這些天大的榮寵,江雲月得知也沒有放在心上。㊣ωWW.メ伍2⓪メS.С○м҈
又一日睡得昏昏沉沉,江雲月半夢半醒的睜開眼,午後的陽光,透過了窗棱,在地麵投下明亮的橘色光暈。
也在她床邊的男人臉頰上,鍍上了聖潔的柔和光芒。
“嗬,穆王!”江雲月扯了扯嘴角,“你欠我的!”
也欠了她的烈兒的!
是他這個毀了她清白、為父卻沒給烈兒應有責任的男人,欠了他們母子的。
江雲月心中也知道這是遷怒,可她就是無法釋懷,如果不把那一份怨氣轉移出去,她不知道該如何麵對被蒙在鼓裏這麼多年的自己。
以及那顆曾經悸動過的可笑又愚蠢的心。
江雲月突然在宮裏重病,還是一病近十日,天天都是昏昏沉沉,隨著江鎮北歸京在即的消息傳來,臨安帝都慌了神。

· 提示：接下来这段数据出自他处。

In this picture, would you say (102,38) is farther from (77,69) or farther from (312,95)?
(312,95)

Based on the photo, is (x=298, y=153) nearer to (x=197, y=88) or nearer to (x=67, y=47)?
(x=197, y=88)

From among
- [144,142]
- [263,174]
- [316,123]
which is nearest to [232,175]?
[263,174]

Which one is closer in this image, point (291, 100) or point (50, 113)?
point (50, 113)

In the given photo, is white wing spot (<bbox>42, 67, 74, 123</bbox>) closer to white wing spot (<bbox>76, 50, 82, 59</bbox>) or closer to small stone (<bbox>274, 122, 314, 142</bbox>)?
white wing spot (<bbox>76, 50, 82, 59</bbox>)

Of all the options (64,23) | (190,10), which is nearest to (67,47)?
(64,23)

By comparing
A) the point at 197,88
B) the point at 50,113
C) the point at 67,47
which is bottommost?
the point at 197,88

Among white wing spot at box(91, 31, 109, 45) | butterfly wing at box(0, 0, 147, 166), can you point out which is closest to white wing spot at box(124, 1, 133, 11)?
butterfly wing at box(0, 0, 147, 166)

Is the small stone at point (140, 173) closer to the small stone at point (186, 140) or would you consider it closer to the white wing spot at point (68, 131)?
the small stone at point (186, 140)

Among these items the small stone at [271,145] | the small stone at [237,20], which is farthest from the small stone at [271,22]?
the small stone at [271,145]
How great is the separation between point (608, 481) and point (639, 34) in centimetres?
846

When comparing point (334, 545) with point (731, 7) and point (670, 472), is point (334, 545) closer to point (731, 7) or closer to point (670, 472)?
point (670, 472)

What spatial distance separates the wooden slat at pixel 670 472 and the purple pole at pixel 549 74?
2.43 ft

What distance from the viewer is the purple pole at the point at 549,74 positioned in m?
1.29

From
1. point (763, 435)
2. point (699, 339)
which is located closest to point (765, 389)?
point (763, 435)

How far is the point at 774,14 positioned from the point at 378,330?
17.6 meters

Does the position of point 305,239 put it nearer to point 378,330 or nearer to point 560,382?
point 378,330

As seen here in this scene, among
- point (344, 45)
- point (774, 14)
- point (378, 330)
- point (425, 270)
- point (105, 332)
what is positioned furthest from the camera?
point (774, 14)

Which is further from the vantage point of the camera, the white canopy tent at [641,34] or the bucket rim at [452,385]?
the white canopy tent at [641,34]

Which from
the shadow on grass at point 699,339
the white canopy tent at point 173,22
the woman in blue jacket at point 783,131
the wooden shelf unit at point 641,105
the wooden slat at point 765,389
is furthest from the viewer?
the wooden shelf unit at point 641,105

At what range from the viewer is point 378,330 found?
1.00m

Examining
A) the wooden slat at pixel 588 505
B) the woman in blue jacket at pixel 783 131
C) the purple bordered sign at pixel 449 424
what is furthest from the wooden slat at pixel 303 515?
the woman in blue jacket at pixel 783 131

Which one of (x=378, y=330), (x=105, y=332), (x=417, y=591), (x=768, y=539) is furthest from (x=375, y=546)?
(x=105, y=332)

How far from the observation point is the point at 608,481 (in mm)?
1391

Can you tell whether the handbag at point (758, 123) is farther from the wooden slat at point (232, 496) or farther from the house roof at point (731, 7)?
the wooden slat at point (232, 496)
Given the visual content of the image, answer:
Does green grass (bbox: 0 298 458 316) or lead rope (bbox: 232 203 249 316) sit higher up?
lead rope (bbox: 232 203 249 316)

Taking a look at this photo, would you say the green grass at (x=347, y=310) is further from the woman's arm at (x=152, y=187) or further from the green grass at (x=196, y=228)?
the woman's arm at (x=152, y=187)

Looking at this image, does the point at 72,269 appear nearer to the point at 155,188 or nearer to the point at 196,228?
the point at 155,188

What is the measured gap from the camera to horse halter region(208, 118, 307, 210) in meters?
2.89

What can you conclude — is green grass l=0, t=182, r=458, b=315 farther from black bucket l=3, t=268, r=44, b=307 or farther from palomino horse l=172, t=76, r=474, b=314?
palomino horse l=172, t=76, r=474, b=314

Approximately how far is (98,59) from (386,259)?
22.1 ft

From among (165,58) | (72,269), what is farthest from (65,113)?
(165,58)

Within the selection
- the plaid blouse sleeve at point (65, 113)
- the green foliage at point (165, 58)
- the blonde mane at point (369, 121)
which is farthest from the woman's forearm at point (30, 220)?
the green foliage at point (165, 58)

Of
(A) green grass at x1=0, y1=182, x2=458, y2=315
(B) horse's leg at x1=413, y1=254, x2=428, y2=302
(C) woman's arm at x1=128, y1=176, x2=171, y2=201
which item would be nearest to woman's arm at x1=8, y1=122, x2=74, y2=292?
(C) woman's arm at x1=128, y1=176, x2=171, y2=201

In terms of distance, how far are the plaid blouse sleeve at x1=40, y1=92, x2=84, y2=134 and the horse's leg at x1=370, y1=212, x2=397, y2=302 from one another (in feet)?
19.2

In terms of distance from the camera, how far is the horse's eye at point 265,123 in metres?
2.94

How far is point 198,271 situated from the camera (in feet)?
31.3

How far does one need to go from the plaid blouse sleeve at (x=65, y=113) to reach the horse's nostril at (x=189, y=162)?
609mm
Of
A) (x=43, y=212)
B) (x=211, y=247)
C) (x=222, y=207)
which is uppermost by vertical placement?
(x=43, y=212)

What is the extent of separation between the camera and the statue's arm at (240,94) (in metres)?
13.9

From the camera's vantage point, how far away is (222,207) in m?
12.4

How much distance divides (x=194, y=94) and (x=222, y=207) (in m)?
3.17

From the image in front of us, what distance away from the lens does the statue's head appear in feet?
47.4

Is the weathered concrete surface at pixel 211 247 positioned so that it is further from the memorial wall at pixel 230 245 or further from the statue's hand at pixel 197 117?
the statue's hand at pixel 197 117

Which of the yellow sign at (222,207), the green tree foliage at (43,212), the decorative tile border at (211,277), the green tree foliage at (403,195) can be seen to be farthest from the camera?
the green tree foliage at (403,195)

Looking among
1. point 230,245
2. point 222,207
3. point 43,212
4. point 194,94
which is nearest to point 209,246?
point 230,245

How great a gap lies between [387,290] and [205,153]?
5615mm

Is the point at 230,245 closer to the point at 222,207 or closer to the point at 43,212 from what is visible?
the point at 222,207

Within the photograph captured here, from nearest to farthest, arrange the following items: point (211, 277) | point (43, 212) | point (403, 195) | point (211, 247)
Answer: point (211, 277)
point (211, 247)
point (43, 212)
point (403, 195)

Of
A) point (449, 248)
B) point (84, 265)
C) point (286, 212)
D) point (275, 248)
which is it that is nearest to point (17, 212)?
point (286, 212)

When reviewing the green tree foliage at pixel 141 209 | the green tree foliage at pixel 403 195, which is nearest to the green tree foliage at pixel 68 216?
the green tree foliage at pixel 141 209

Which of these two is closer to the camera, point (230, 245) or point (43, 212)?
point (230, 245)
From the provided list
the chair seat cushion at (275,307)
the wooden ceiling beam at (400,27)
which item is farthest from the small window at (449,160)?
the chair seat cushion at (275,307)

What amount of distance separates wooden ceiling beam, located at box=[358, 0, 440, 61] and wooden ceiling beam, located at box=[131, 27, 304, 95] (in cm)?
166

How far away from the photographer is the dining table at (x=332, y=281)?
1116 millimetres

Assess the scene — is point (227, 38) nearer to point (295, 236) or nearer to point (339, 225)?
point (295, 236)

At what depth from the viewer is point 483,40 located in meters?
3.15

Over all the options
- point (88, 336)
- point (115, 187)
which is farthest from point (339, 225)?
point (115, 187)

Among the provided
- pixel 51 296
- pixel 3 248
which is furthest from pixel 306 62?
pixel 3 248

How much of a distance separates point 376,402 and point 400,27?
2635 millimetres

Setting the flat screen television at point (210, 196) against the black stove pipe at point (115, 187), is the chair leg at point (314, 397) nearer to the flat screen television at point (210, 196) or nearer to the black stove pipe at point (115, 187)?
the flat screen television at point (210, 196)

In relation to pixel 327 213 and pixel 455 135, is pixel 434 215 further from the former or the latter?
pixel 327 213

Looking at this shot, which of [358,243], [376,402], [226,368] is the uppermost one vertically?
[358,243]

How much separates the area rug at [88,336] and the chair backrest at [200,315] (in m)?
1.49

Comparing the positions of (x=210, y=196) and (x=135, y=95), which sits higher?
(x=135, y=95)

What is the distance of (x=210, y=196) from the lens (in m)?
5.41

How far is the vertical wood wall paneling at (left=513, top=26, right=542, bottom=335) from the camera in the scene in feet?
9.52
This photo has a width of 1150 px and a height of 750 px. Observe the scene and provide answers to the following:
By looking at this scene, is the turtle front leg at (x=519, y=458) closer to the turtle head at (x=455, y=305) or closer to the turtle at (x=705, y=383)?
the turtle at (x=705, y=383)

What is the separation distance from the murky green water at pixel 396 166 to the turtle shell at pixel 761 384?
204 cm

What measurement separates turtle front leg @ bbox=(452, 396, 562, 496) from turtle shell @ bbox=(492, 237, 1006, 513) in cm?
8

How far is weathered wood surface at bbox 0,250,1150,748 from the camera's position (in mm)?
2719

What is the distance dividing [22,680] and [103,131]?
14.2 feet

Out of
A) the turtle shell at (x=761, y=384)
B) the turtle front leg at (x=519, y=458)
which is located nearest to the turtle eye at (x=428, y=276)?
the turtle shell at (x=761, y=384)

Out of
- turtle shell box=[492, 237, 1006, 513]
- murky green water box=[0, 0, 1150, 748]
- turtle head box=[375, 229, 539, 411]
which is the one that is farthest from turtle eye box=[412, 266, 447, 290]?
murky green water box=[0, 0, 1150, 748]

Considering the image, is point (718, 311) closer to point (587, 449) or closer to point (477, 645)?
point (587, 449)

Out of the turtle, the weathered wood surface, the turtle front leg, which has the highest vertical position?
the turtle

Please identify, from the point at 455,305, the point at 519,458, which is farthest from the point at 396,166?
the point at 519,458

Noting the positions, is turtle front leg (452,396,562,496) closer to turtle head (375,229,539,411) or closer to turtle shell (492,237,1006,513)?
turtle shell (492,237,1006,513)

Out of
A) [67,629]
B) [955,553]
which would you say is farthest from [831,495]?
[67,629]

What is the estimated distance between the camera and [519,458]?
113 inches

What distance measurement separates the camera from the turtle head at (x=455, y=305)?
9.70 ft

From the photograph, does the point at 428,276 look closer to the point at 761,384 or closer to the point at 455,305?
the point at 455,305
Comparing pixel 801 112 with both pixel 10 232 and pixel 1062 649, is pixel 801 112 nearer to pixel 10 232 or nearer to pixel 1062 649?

江鎮北得知了除夕宮宴上一雙兒女的遭遇,當即抵了折子來,將大軍盡數交給了監軍,自己隻帶親衛就要回來了。
臨安帝又喜又憂,喜的當然是江鎮北交出軍權,憂的是江雲月在宮裏病的半死,他沒法交代。
等江雲月腦子徹底清明,已經是正月十三了。
一場大病,讓她整個人急速的瘦了下去,本就沒有巴掌大的小臉,如今臉頰都凹陷了下去。
沈皇後自覺虧欠,一直留著江雲月在自己宮殿裏照顧,每日江裕昌都會進宮探望。
江雲月醒來,直叫所有人都大.大的鬆了口氣。
臨安帝也得承認,這姑娘可太能折騰了。
她大病昏睡的這些日子,發生了不少事,清醒過來的江雲月,一邊吃著萍柳喂的白粥,一邊聽萍桂彙報。
家裏還是靠翠微鎮著,如今她拿回了虞氏的嫁妝,就更得有厲害的人守著。
江裕昌從軍營裏調了十六名好手,安排在了玉蘭院外頭,給她當臨時護衛。
另外還有件大事,安王提前去守皇陵了。
本來懲戒下來,是給宋軼修留了顏麵,讓他在年節之後再出發,可江鎮北提前回來的消息傳回,臨安帝都沒過夜的把兒子直接踹出去了。